▶ Check your understanding
**1.** In the forum thread about rebuilding a vanity with hand tools, give the passage from "Not being one" to "here's the rebuild." again, with "wrought iron" changed to "cast iron".
**2.** In the forum thread about rebuilding a vanity with hand tools, list every like count shown on the reactions lines, in the order they appear.
**3.** Pick up the forum thread about rebuilding a vanity with hand tools right after its last post, and keep it going.

▶ Supplied text
# Special Hand Tool Only Project



## Brink (Jan 4, 2014)

Back in November, we had a family event that included too many visitors, who stayed too long.

To clear my mind, and find a little solitude, shop dog and I headed to the woodshop.

Not being one to make noise, and interrupt our house guests constant viewing of reality shows, this project jumped out at me. Let's go from rough cut to finished product without power tools.

Many years ago, I gave Moma B a vanity. Since then, the top is pretty well worn, and the drawer is blown out in three directions. Wonderful woman, but she can break an anvil.

Anyhoo, the wrought iron legs on the vanity still look good, so here's the rebuild.

Reactions: Like 6


----------



## Brink (Jan 4, 2014)



Reactions: Like 3


----------



## Brink (Jan 4, 2014)

Scrub planed


 
Smoothed.

Reactions: Like 3


----------



## Brink (Jan 4, 2014)

Vanity top is done.

Reactions: Like 2


----------



## Brink (Jan 4, 2014)

A little decorative edge...

Reactions: Like 9


----------



## ironman123 (Jan 4, 2014)

You can't stop now. No time-out, no breaks. Looks good so far. Waiting for the next episode.

▶ Input data
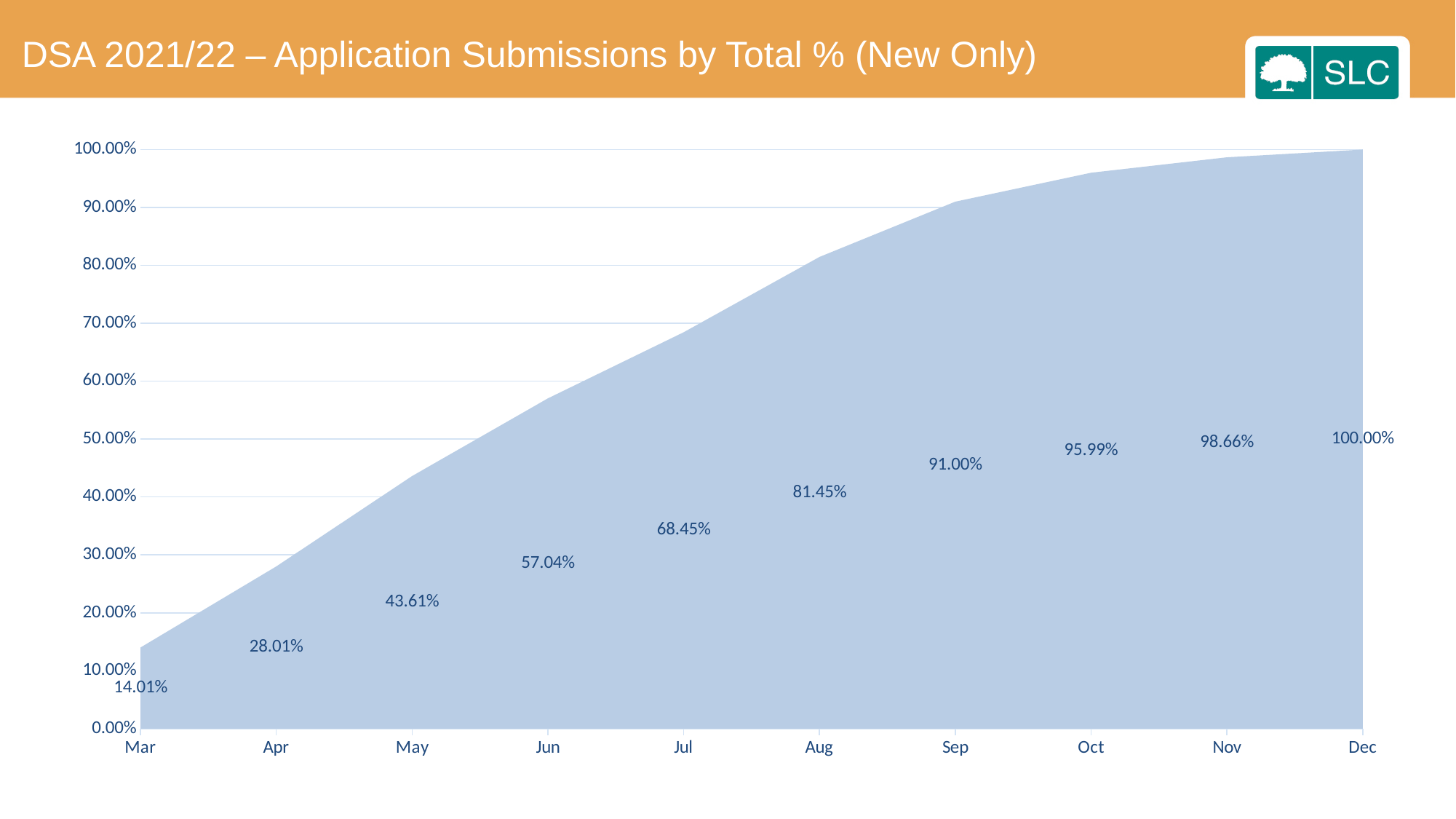
What is the difference between the values for Dec and Nov? 1.34% Is the value for Oct greater or less than 90.00%? greater Which is larger, the value for May or the value for Apr? May Which month has the highest value? Dec What is the value for Sep? 91.00% What is the difference between the values for Aug and Jul? 13.00% Which month has the lowest value? Mar What kind of chart is this? area chart How many months are shown on the x axis? 10 What is the value for Mar? 14.01% Do the values rise or fall from Mar to Dec? rise What is the value for Jun? 57.04%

▶ Your responses
**1.**
Not being one to make noise, and interrupt our house guests constant viewing of reality shows, this project jumped out at me. Let's go from rough cut to finished product without power tools.

Many years ago, I gave Moma B a vanity. Since then, the top is pretty well worn, and the drawer is blown out in three directions. Wonderful woman, but she can break an anvil.

Anyhoo, the cast iron legs on the vanity still look good, so here's the rebuild.

**2.** 6, 3, 3, 2, 9

**3.**
Ray

Reactions: Like 1


----------



## Blueglass (Jan 4, 2014)

Love it! I've come to really prefer working with hand tools. I still have a lot to learn though.

Reactions: Like 1


----------



## Brink (Jan 4, 2014)

Same thing...
Cut, rip scrub and smooth.
Drawer time 


 


 
Next up, some fun with Stanley 45


----------



## Brink (Jan 4, 2014)

Drawer front, beaded, carved and stained.

Reactions: Like 1


----------



## Brink (Jan 4, 2014)

With a quick change, the 45 goes from beading to cutting grooves.

Reactions: Like 3


----------



## Kevin (Jan 4, 2014)

This is a sharp build. Impressive work. Hand sandng too?


----------



## Brink (Jan 4, 2014)



Reactions: Like 8


----------



## Brink (Jan 4, 2014)

Kevin said:


> This is a sharp build. Impressive work. Hand sandng too?



No sanding. Used scraper plane.

Reactions: Like 1


----------



## Kevin (Jan 4, 2014)

Scraping is better.

Reactions: Like 1


----------



## Kevin (Jan 4, 2014)

Nice half blinds Brink that's really good work.

Reactions: Like 2


----------



## Brink (Jan 4, 2014)

Ready for workout?


 
If the pic looks blurry, NY was having an earthquake. My arms were in no way wobbling.

Reactions: Like 5


----------



## Brink (Jan 4, 2014)

Completed drawer.

Reactions: Like 4


----------



## El Guapo (Jan 4, 2014)

Unbelievable!

Reactions: Like 1


----------



## Sprung (Jan 4, 2014)

Awesome! Can't wait to see how it finishes out!


----------



## Brink (Jan 4, 2014)

Sprung said:


> Awesome! Can't wait to see how it finishes out!


Thanks, I can't wait, either. This is Moma B's '13 Xmas present.

Reactions: Like 1


----------



## ironman123 (Jan 4, 2014)

Looking good. Looking good. Looking good. Oh, I said that already.

Really looking good.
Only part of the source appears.